The Bank of England made history this week by dropping the base rate to 0.25% from 0.5%, marking the lowest rate on record and the first base rate cut since March 2009. Although widely anticipated, this still caused some shockwaves across the market, spelling good news for homeowners yet burdening savers. Read more about what this means for your mortgage in our latest article, here.
As far as rates are concerned, how have lenders responded to the news?
While Mark Carney insisted banks have ‘no excuse’ not to pass on the lower borrowing costs to customers, some have decided to sit-tight and monitor market-reaction before making a final decision. However, borrowers on trackers rates can still benefit from immediate reductions from lenders already applying these changes, with those on variable rate mortgages able to do so in the near future.
Coventry Building Society was believed to be the first lender to communicate its plans to customers, with Santander, Virgin Money and Barclays reducing their Standard Variable Rates by 0.25% shortly after. Kent Reliance and Aldermore have become the latest lenders to reduce their variable and savings rates by 0.25%, while Nationwide also confirmed to have passed on the reduction to the majority of its borrowers. Rate-linked mortgage deals are now guaranteed to be no more than 2% above the base rate and customers on tracker mortgages can benefit from the full 0.25%.

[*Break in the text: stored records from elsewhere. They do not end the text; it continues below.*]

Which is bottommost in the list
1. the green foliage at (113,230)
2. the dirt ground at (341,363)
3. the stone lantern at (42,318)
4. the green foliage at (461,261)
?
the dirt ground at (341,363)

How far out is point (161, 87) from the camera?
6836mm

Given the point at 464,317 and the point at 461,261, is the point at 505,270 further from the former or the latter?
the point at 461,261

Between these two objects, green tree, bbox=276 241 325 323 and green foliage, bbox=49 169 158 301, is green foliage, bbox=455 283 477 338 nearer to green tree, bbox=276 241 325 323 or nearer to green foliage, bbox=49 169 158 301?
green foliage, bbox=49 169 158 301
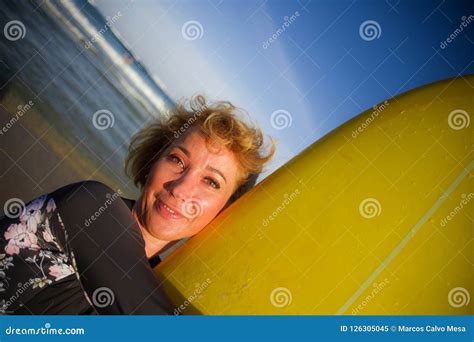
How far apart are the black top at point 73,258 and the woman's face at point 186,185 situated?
218mm

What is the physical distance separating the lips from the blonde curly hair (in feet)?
0.65

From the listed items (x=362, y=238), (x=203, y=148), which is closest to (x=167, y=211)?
(x=203, y=148)

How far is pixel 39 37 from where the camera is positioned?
2080 millimetres

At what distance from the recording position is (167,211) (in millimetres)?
1247

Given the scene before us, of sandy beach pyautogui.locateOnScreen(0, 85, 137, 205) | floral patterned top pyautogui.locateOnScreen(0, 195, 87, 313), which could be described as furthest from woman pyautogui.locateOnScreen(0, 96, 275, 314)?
sandy beach pyautogui.locateOnScreen(0, 85, 137, 205)

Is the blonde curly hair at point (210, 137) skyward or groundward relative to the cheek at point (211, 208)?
skyward

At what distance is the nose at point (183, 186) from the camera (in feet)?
4.01

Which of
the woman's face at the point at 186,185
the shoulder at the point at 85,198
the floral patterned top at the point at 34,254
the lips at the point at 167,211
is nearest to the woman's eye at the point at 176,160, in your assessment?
the woman's face at the point at 186,185

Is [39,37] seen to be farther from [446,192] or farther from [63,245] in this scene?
[446,192]

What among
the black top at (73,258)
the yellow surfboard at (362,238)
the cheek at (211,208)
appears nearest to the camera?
the black top at (73,258)

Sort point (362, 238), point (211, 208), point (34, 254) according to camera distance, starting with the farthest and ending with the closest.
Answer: point (211, 208), point (362, 238), point (34, 254)

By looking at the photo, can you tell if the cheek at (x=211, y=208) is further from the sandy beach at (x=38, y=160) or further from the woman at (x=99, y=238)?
the sandy beach at (x=38, y=160)

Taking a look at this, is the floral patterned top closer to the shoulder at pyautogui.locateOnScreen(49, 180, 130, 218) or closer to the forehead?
the shoulder at pyautogui.locateOnScreen(49, 180, 130, 218)

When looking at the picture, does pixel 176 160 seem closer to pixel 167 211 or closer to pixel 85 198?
pixel 167 211
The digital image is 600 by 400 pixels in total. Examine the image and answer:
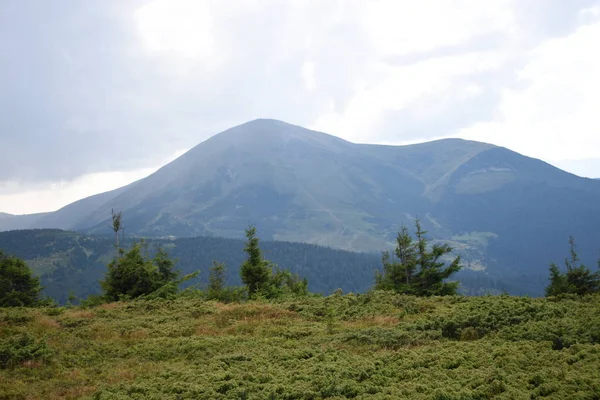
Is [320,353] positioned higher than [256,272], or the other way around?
[256,272]

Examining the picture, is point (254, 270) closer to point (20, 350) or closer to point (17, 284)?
point (20, 350)

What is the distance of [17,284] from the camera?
46.1 metres

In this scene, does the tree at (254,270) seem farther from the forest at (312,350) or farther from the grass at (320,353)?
the grass at (320,353)

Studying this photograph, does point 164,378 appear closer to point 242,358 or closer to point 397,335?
point 242,358

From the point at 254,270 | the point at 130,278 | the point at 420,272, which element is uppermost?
the point at 130,278

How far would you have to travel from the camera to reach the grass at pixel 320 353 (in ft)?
40.5

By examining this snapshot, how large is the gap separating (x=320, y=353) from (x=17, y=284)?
145ft

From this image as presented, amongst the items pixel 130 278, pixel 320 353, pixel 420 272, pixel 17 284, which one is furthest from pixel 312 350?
pixel 17 284

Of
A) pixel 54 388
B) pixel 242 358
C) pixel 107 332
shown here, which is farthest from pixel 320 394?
pixel 107 332

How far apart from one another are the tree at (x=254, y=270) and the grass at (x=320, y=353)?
1571 cm

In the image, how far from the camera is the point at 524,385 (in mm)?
11414

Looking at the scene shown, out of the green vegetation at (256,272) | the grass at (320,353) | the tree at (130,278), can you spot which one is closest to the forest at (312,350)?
the grass at (320,353)

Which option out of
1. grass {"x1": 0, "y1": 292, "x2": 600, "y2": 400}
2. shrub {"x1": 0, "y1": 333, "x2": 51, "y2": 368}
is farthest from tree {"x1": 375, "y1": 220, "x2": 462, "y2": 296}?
shrub {"x1": 0, "y1": 333, "x2": 51, "y2": 368}

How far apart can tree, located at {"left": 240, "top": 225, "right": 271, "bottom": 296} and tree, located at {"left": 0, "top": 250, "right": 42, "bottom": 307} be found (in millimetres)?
23677
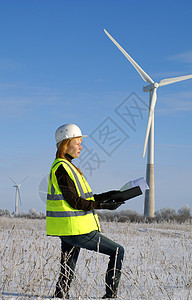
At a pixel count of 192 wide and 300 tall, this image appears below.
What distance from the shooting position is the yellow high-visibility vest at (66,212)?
398 cm

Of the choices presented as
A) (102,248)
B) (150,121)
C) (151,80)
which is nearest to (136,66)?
(151,80)

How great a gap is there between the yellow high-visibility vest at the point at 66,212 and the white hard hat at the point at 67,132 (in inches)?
12.0

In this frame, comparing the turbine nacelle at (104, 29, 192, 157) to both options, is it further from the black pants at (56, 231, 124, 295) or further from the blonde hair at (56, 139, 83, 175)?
the black pants at (56, 231, 124, 295)

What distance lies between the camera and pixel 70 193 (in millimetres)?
3945

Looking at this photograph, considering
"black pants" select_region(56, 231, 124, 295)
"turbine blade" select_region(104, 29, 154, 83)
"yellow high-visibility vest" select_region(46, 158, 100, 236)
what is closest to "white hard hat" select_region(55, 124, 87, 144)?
"yellow high-visibility vest" select_region(46, 158, 100, 236)

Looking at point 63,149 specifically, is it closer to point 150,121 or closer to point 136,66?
point 150,121

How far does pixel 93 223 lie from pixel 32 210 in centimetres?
3852

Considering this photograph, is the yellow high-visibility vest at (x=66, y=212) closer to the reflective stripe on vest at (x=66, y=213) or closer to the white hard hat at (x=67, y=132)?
the reflective stripe on vest at (x=66, y=213)

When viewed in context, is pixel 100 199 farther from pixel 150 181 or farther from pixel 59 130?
pixel 150 181

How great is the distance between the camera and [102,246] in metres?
4.13

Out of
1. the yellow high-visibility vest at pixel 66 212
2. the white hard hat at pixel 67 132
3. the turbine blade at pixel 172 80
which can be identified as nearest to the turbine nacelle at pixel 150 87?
the turbine blade at pixel 172 80

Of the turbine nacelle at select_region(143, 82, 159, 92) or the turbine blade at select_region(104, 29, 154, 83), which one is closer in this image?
the turbine blade at select_region(104, 29, 154, 83)

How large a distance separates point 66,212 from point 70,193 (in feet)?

Nationwide has also now applied a selection of rate cuts to its fixed products, including a 10 year fixed rate at 2.75% up to 60% loan to value (LTV) with a £999 fee, or at 2.89% with no fee. Two year fixed rates were reduced to 1.49% with a £999 product fee or 1.89% with no fee, while two year trackers now stand at 1.29% or 1.69% respectively. Three year fixes also witnessed a cut to 1.79% or 2.09% with no fee, while five year fixed rates are now available at 2.14% or 2.34% respectively.
Elsewhere, TSB announced that existing customers on variable rates will see a 0.25% drop in their rate from September or in August for new customers. Leeds Building Society has equally revealed it will be passing on the changes to Standard Variable Rate (SVR) mortgages, while tracker rates reduced automatically after the announcement.
The same applies to HSBC, dropping its rate for SVR customers from 3.94% to 3.69%. Yorkshire Building Society confirmed tracker rates will be adjusted according to the new base rate subject to minimum rate conditions. Skipton Building Society and Clydesdale & Yorkshire Banks are yet to finalise any changes.
Equally, Mansfield Building Society has launched a new five year fixed rate at 4.25%, which is now available up to 95% LTV for house purchases with no completion fee, as well as offering remortgages up to 90% LTV. In addition to this, a new range of two and three year fixed products have been released, all with free valuation and legal fees. These include a three year discounted rate at 3.49% up to 95% LTV, a two year discounted variable rate at 2.69% between 80% and 90% LTV, or 2.15% up to 80% LTV only. Two year fixed rates up to 90% LTV now start from 2.89%.
Natwest also launched new rates aimed at first time buyers, including two year fixed rates at 2.72%, 2.87% and 2.97% up to 80%, 85% and 90% LTV respectively, with £500 cashback on completion and no product fee. Five year fixed rates are also available at 3.54% up to 80% LTV, 3.57% at 85% LTV or 3.88% up to 90% LTV.
Meanwhile, Precise Mortgages has altered its buy to let product offering, now reducing rates on Houses of Multiple Occupancy (HMOs) and limited company buy to lets. Rates have been reduced by 0.6% for HMOs and 0.55% for limited company mortgages, as well as introducing a two year fixed rate at 2.79% with a 1.5% product fee.
Overall, fixed rates are generally set to remain the same, and if your mortgage tracks the base rate, your monthly repayments are likely to fall in the coming months. There are no longer any tracker rates lower than the base rate, but many borrowers will be lucky enough to pay just a small amount above it, which is now likely to fall.